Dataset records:
_ _ _

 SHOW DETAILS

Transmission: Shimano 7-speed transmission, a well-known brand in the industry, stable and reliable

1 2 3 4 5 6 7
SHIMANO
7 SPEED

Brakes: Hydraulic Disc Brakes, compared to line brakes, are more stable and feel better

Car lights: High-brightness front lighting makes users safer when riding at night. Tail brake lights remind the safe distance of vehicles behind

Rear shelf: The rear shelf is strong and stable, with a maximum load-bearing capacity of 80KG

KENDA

_ _ _

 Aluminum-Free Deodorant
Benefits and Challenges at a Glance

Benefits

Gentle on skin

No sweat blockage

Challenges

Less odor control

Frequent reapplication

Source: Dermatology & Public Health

_ _ _

> _WORK ITEM_:
Copy out, exactly and alone, the lines of the entries above between the ones holding "Brakes: Hydraulic Disc" and "Car lights: High-brightness", inclusive.

> _THE COMPLETED TASK_:
Brakes: Hydraulic Disc Brakes, compared to line brakes, are more stable and feel better

Car lights: High-brightness front lighting makes users safer when riding at night. Tail brake lights remind the safe distance of vehicles behind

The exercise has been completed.